**Text extract**.

--- Begin ---

Injects dependency ConfigMaps as extra_vars with a KUBERNAUT_CONFIGMAP_{NAME}_{KEY} prefix (non-sensitive data)
Injects dependency Secrets as ephemeral AWX credentials with KUBERNAUT_SECRET_{NAME}_{KEY} environment variables (sensitive data, never in extra_vars)
Injects K8s API credentials -- reads the controller's in-cluster ServiceAccount token and creates an ephemeral AWX credential that injects K8S_AUTH_HOST, K8S_AUTH_API_KEY, and K8S_AUTH_SSL_CA_CERT into the Execution Environment. Playbooks using kubernetes.core modules authenticate automatically. If the in-cluster environment is unavailable, the job proceeds without K8s credentials.
Launches the AWX Job with the combined extra_vars and credential IDs. When ephemeral credentials are present, the executor also fetches the job template's pre-configured credentials and merges them (deduplicated, template-first ordering) so AWX receives the full union.
Polls job status via GET /api/v2/jobs/{id}/ mapping AWX states (pending, waiting, running, successful, failed, error, canceled) to WFE phases
Cleans up ephemeral credentials (including K8s credentials) after execution completes (credential IDs are persisted in status.ephemeralCredentialIDs via the status subresource)

The credential lifecycle ensures Kubernetes Secret data is never persisted in AWX extra_vars (which are logged). Instead, each Secret gets a dynamic AWX credential type with env injectors, and an ephemeral credential is created per execution and deleted on cleanup.

--- End ---

**Raw records**.
--- Begin ---

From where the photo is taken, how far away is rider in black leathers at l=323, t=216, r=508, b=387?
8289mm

--- End ---
--- Begin ---

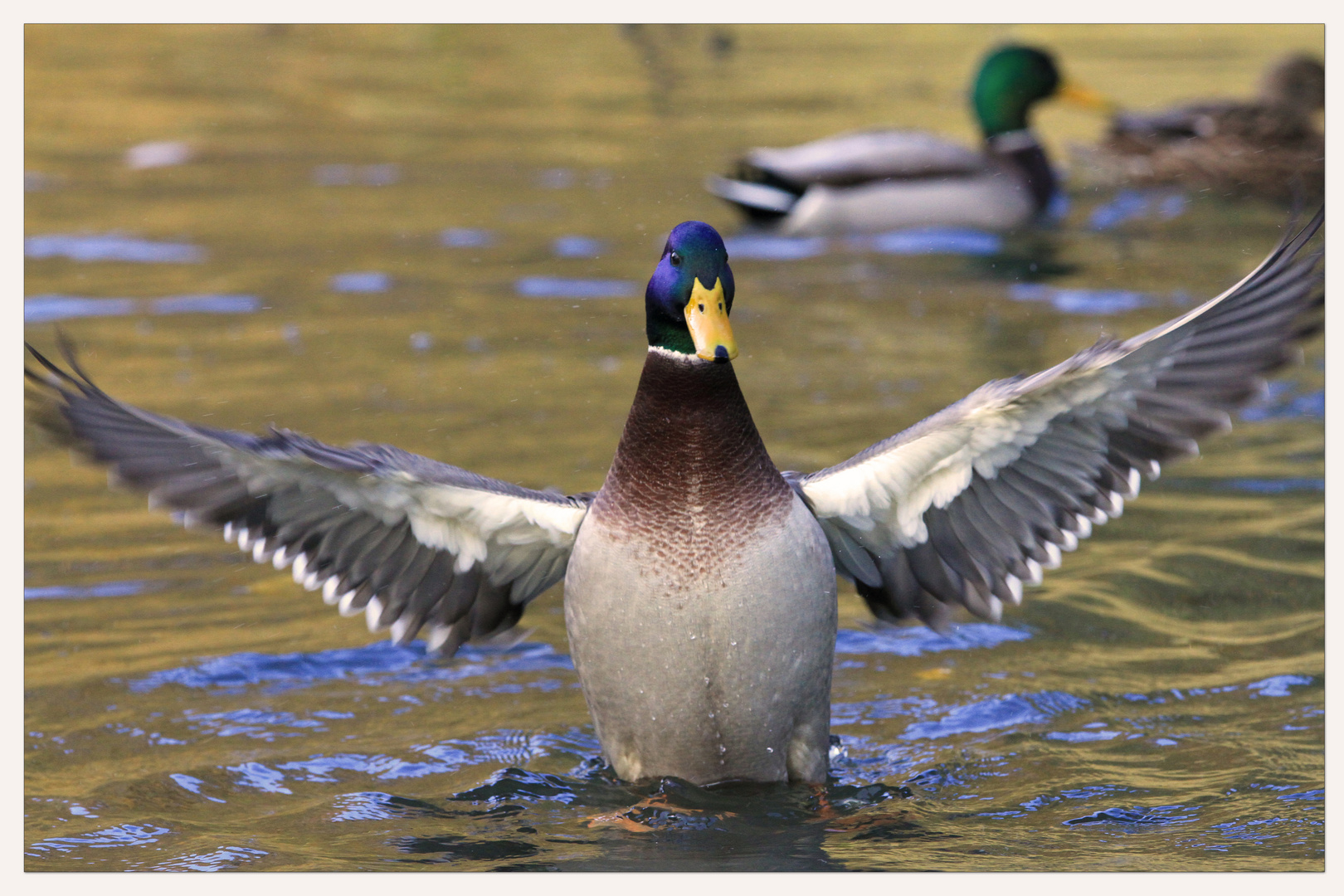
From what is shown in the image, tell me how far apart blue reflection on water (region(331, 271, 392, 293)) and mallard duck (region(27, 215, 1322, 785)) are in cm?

--- End ---

**Required task**.
Carry the passage on AWX job execution forward, starting after its final sentence. The rows stand apart from the passage on AWX job execution and are separate material.

**The result**.
Deterministic Locking (DD-WE-003)¶

To prevent concurrent execution on the same target resource, the controller uses deterministic naming:

PipelineRun/Job name = wfe-{sha256(targetResource)[:16]}

The same target resource always produces the same execution resource name. If two WFEs attempt to run on the same target:

The first one creates the resource successfully
The second receives AlreadyExists → the controller checks:
1. Ownership check: Does the existing resource have a kubernaut.ai/workflow-execution label matching another WFE? If so, it fails with a race condition error (concurrent lock held by another WFE).
2. Completed check: Is the existing resource in a terminal state (completed or failed)? If so, it is cleaned up and creation is retried (stale lock from a previous execution).
3. Running check: If the resource is still running and owned by another WFE, the current WFE waits.

This pre-execution cleanup resolves the stale lock problem where a completed Job from a previous WFE would permanently block new executions on the same target.

Ownership-Verified Cleanup¶

During cooldown cleanup, both JobExecutor and TektonExecutor verify the kubernaut.ai/workflow-execution label matches the WFE name before deleting execution resources. This prevents WFE1's cooldown cleanup from destroying WFE2's newly created Job or PipelineRun when they share deterministic names.

Engine Configuration Resolution¶

When a WFE spec omits engineConfig, the controller resolves it from the workflow catalog in DataStorage. This prevents nil-pointer panics when workflow registration did not include engine-specific configuration.

Execution Namespace and RBAC¶

All Jobs and PipelineRuns execute in the dedicated kubernaut-workflows namespace. They share a common ServiceAccount (kubernaut-workflow-runner) managed by the controller. See Security & RBAC -- Workflow Execution for the full list of permissions granted to this ServiceAccount. Per-workflow scoped RBAC is planned for v1.2.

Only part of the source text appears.